Why Geordi La Forge is not a great character
Don't get me wrong -- I like LeVar Burton, and I like what he did with the character. And he did considerable things, because he had very little to work with.
So, what are Geordi's defining traits? He only has two of them.
- he's kind of blind
- he's not good with women
And that's essentially it. You're probably wondering about the "kind of" qualifier attached to Geordi's blindness -- he's not blind. He has a gizmo that allows him to see. He has a disability, but he doesn't cope with the disability inasmuch as in 99% of episodes, he doesn't have a disability. He is not in any way different to any other character, save for a hair barrette over his eyes. Supposedly Geordi suffers from headaches as a result of wearing the visor, but that's not mentioned very often, and it was virtually never a plot point.
I guess this is something that's charming in hindsight. We can look back at the '80s, and see that it was normal and acceptable for a TV show to have a token minority character -- in this case, a vision-impaired guy -- but it was also okay to sidestep the dramatic handicap (no offence intended) of having to regularly acknowledge and deal with the character's difficulty or inability to perform tasks by simply handwaving the disability with technobabble and completely ignoring it.
Geordi's blindness and his VISOR gadget were mentioned a few times, for example:
- the pilot episode "Encounter at Farpoint" has Dr. Crusher give Geordi an examination, leading to the introduction of the headaches the visor causes, and a bit of techsplanation of how the thing works
- in "Heart of Glory" we get to see through Geordi's visor for the first and last time (sort of, more in a moment)
- in "The Enemy", Geordi's VISOR fails completely, rendering him genuinely blind for about half an episode
- in "The Mind's Eye", Geordi is brainwashed by Romulans who jam horrible imagery directly into his VISOR's implants, and then use the VISOR's carrier frequencies to remote-control him
- "Parallels" had Geordi as the cause of Worf's quantum universe shifts, as his VISOR emitted some kind of frequency that caused the Klingon to leap between dimensions
- in Star Trek: Generations, the two Klingon sisters stick a webcam into Geordi's VISOR to watch him bathe (not making this up)

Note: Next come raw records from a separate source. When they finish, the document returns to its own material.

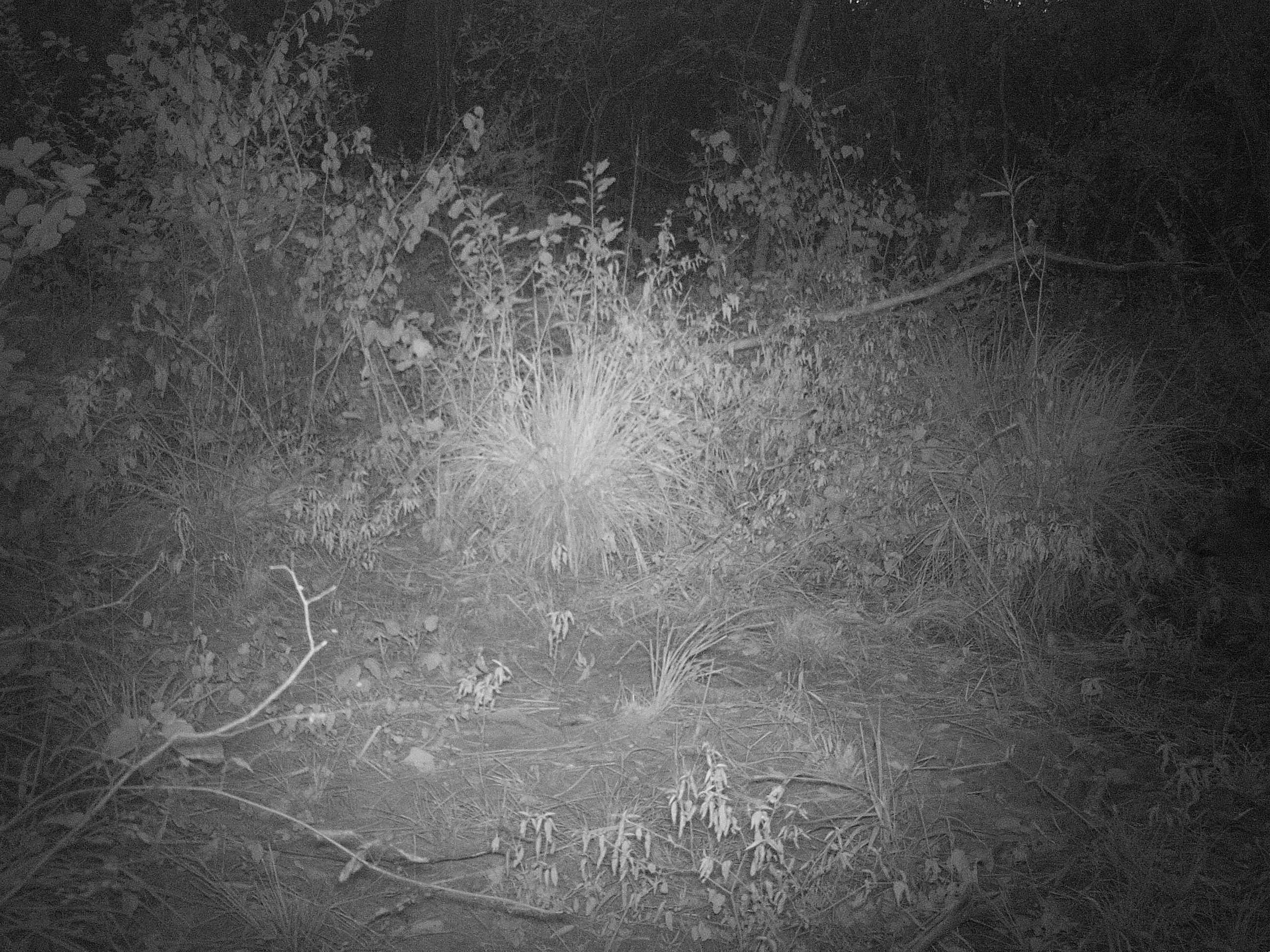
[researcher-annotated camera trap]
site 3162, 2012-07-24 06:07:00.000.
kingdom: Animalia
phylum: Chordata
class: Mammalia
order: Carnivora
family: Canidae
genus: Cerdocyon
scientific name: Cerdocyon thous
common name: crab-eating fox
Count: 1.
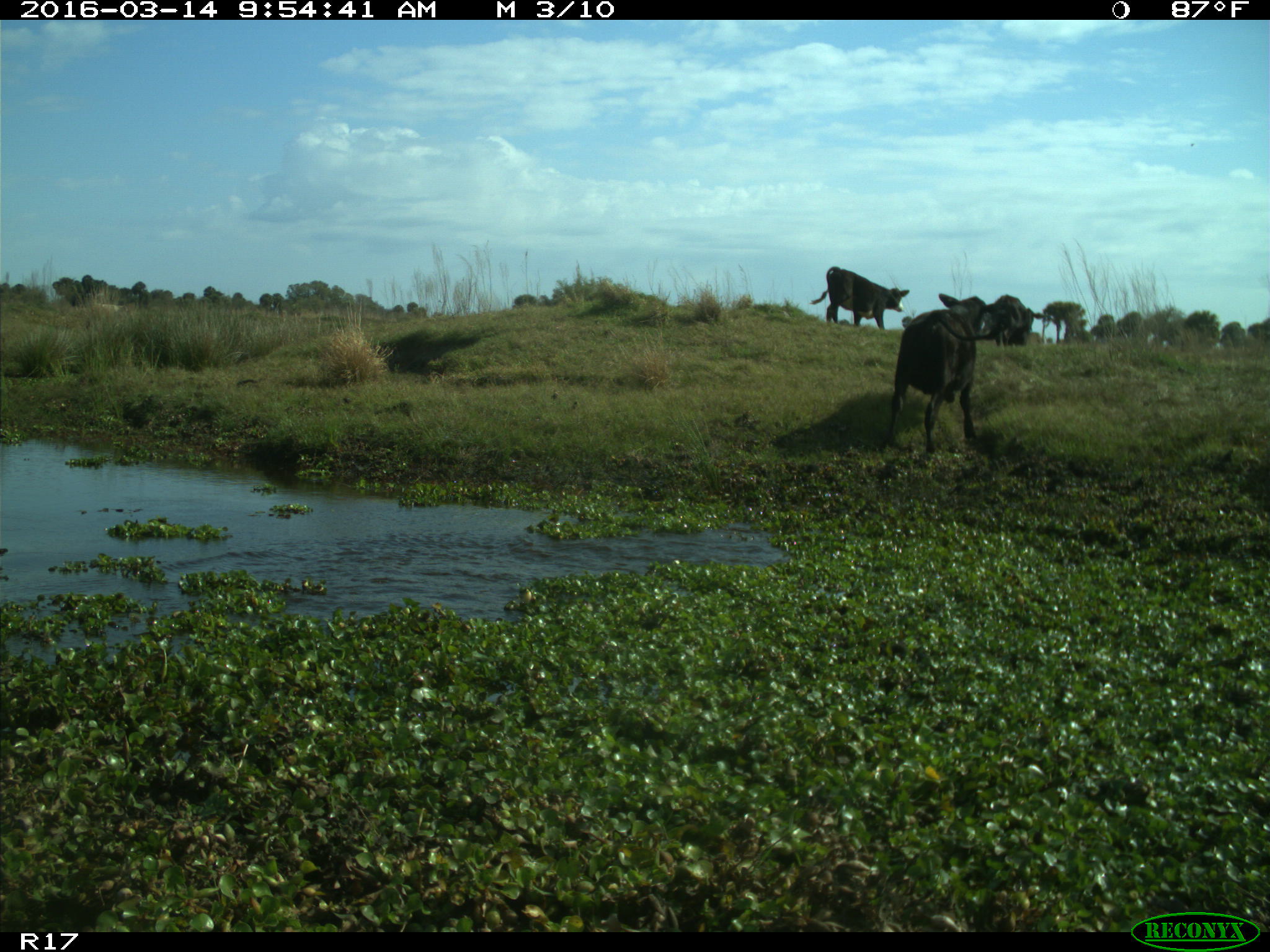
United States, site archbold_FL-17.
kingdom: Animalia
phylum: Chordata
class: Mammalia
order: Artiodactyla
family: Bovidae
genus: Bos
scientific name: Bos taurus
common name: domestic cow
Bos taurus (domestic cow).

- in Star Trek: First Contact, they gave up on it entirely and just gave him some mechanical eyeballs
Apart from the one episode -- "The Enemy" -- where Geordi is blinded because EM interference on the planet he's stranded on fries his VISOR, his blindness was never genuinely used as a unique plot point.
I think it may not have hurt to have limited Geordi in some way, rather than giving him a tool on his face that actually allows him to see stuff a sighted person cannot. (Infrared, EM radiation, etc.) Most characters are built upon something that's lacking, not an additional ability. Picard lacks family connections, Data lacks (but desires) emotion, Worf lacks other Klingons, Spock lacks (but does not desire) emotion, Odo lack(ed) any knowledge of where he came from or what he was, The EMH lacked a name, Neelix lacked decorum. All of the best characters were absent something.
All Geordi was really lacking was skill with women.